▸ WHAT IS EXPECTED
Repeat the listing exactly, line by line, and leave the pictures behind.

▸ DATA
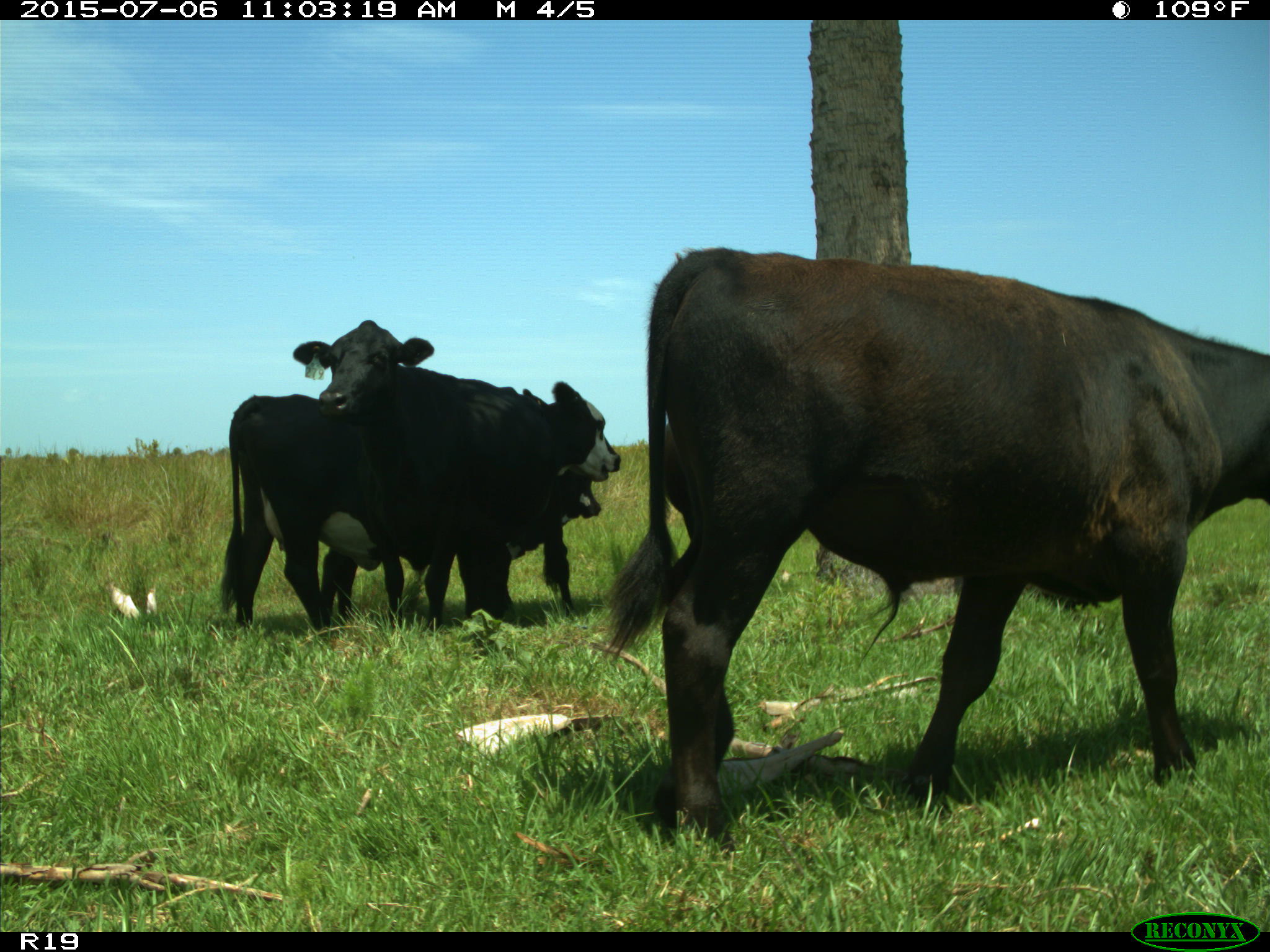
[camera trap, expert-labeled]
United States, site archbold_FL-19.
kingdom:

▸ SOLUTION FOR THIS PROBLEM
[camera trap, expert-labeled]
United States, site archbold_FL-19.
kingdom:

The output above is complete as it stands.